It seems likely that the bilateral relations between the two neighbouring nations, Japan and Taiwan are set to herald a new dawn. New Japanese Prime Minister Yoshihide Suga is looking to end decades of silence with Taiwan as he plans to hold talks with Taiwanese President Tsai-Ing Wen. As things stand, it is not farfetched to say that Japan would officially recognise Taiwan, if the latter gives up its claims on the Senkaku Islands, which is currently under the Japanese administration.
Former Japanese Prime Minister Yoshiro Mori who recently visited Taiwan to attend a memorial service for former President Lee Teng-hui conveyed Suga’s message to Tsai. Mori during his meeting with Tsai told her that Suga would like to speak to her over the phone, which would break the decades-old silence that has been existing between the two countries.
“If there is an opportunity, he (Suga) would like to speak (with Tsai) over the phone,” said Mori.
If the call indeed takes place, apart from irking China, the call would also be the first such talks since formal diplomatic ties were severed between the nations in 1972.
Earlier in June, when Japan renamed the Senkaku Islands and fully integrated it into the country, Taiwan reasserted its claim over the island. The Taiwanese President said that Taiwan is the legitimate owner of Senkaku and the government will do its best to protect its sovereignty over the island and condemned Japan’s unilateral action.
However, this was not any hyper-nationalist claim of an irrational leader (as seen by many IR observers), but, very calculated and a shrewd move. By repeatedly claiming Senkaku, Taiwan remains a party in ownership over the disputed island. Now, in return for recognizing Senkaku as part of Japan, the Tsai government can ask for ‘quid-pro-quo’ recognition of Taiwan as an independent country.

- Data excerpts:
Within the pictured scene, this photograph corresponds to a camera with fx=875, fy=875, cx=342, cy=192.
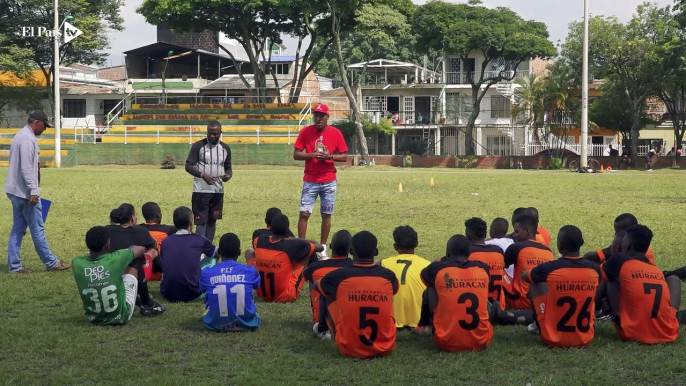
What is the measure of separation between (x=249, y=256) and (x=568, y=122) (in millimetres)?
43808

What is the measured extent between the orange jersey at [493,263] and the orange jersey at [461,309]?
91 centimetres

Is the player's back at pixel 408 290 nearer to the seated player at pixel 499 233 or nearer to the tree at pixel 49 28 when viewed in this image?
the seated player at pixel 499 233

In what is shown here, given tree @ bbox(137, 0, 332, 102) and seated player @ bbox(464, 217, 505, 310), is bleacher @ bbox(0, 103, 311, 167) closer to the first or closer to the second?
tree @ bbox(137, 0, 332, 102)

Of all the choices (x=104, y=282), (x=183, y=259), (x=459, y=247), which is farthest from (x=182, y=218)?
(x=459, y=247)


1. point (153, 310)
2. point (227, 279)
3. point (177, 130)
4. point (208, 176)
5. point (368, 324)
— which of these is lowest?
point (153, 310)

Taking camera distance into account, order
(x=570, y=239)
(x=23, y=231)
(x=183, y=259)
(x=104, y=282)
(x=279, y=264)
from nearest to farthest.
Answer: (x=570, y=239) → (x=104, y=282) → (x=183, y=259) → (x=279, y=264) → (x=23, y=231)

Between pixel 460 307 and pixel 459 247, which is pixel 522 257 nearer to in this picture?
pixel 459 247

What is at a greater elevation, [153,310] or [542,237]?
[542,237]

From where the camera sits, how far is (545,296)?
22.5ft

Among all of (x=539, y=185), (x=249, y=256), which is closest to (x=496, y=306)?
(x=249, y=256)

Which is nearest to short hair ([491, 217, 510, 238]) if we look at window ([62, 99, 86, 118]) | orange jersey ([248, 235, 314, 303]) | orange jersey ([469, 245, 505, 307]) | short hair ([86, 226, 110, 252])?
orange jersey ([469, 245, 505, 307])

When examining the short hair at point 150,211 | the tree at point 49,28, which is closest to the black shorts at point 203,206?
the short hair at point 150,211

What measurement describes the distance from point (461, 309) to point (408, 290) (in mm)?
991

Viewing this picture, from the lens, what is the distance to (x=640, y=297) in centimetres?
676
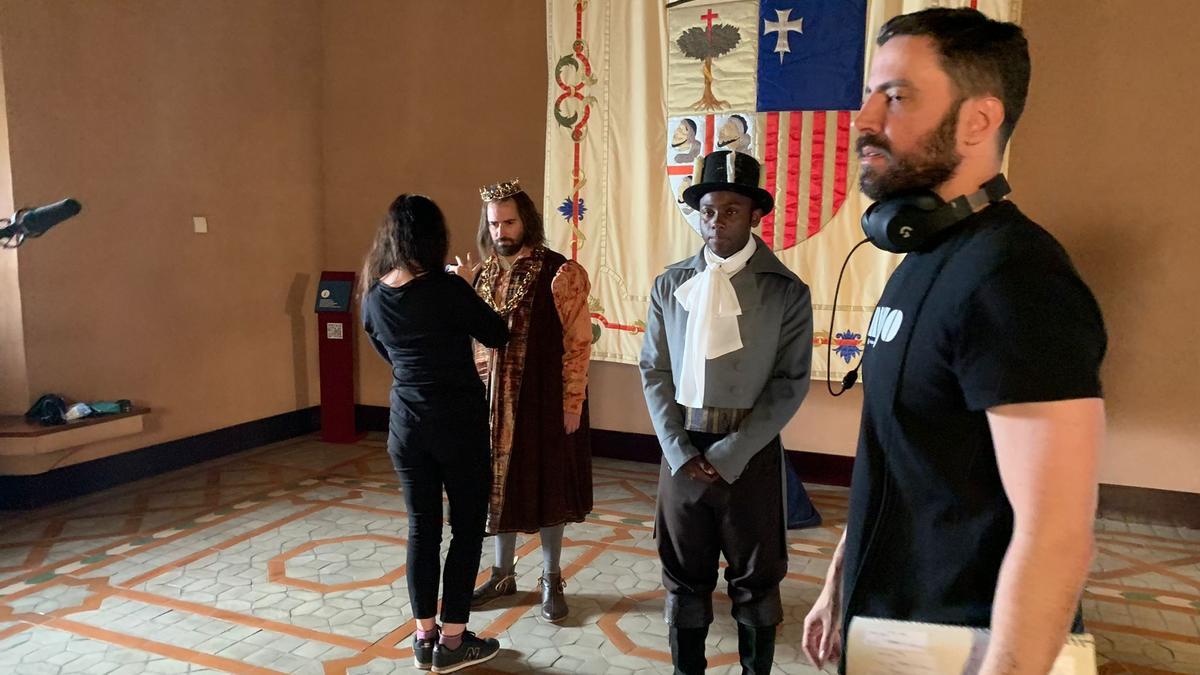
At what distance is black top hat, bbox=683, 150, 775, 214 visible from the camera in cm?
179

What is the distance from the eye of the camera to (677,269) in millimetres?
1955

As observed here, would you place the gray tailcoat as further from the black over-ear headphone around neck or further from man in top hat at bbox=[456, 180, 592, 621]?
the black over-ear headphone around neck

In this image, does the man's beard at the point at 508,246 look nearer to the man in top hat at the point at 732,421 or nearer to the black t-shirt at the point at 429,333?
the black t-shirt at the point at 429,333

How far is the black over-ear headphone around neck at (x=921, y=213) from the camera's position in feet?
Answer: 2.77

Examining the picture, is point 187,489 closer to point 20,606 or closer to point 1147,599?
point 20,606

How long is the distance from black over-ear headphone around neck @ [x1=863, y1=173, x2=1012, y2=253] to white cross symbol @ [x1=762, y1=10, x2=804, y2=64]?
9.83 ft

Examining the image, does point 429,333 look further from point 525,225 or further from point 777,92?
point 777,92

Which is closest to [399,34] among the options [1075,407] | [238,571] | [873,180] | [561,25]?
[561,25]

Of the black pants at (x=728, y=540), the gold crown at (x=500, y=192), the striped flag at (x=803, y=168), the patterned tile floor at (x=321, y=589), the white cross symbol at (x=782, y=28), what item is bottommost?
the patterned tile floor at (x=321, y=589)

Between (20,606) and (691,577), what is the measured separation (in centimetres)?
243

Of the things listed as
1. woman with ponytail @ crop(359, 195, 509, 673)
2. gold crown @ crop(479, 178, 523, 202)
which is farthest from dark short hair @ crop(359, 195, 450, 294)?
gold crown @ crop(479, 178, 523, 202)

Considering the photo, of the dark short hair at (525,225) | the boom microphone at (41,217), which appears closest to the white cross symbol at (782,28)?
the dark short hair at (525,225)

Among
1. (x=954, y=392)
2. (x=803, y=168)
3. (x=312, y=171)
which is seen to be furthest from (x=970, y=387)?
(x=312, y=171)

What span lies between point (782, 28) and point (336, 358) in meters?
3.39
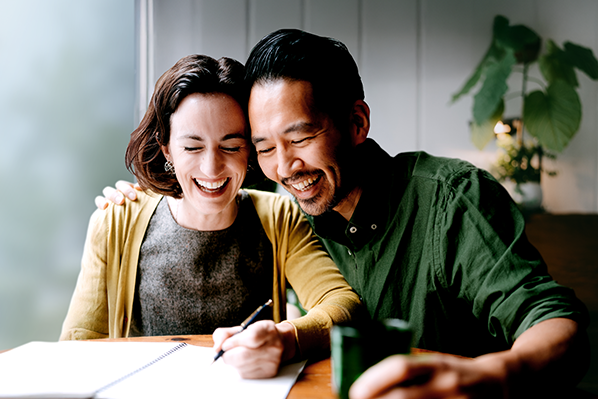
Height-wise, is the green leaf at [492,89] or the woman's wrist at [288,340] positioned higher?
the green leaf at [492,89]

- Tasks to perform:
(1) Answer these about the article on Japan–Taiwan relations, one line each:
(a) Who passed Suga's message on to Tsai?
(b) In what year were formal diplomatic ties between Japan and Taiwan severed?
(c) What did Japan do to the Senkaku Islands in June?
(2) Please carry the article on Japan–Taiwan relations forward past its final sentence.

- Outputs for the tasks:
(1)
(a) Former Japanese Prime Minister Yoshiro Mori
(b) 1972
(c) Renamed them and fully integrated them into the country

(2)
Writing in Japan Times as early as 2016, Robert D. Eldridge, served as the political adviser to the United States Marine Corps in Japan from 2009 to 2015 argued, “In recognition of Taiwan’s support of Japan’s position on the Senkakus once and for all, Japan should also at the same time recognize Taiwan, as its relations have historically been even closer than those between Taiwan and the United States.”
The article was published a few days after Tsai was first elected in 2016 and Eldridge wrote, “Assuming Taiwan agrees, the latest democratically elected president, Tsai Ing-wen of the Democratic Progressive Party, could use her current influence to seek domestic consensus.”
It seems Tsai liked the idea and was waiting for an opportune time to implement it, and right after Japan integrated Senkaku, she made her first move to get Taiwan recognized by Japan in a quid-pro-quo move.
Japan has always balanced its economic and security ties with Beijing, but the China-made pandemic has altered the geopolitical equations as Japan is now taking a hawkish stance against China.
China’s aggression in the South China Sea has certainly not gone down well with Japan, and the diplomacy rule book is now out of the window. As the Wuhan coronavirus pandemic forces a complete reset in the geopolitical equations, it is in the best interests of both Japan and Taiwan to create a formidable alliance to corner China in the region.
For the alliance to take place, both sides will have to meet at a middle point. Suga’s expected call to Tsai marks a major change in Japan’s foreign policy and if Taiwan gives up its claims on the Senkaku Islands, Japan may well officially recognise Taiwan.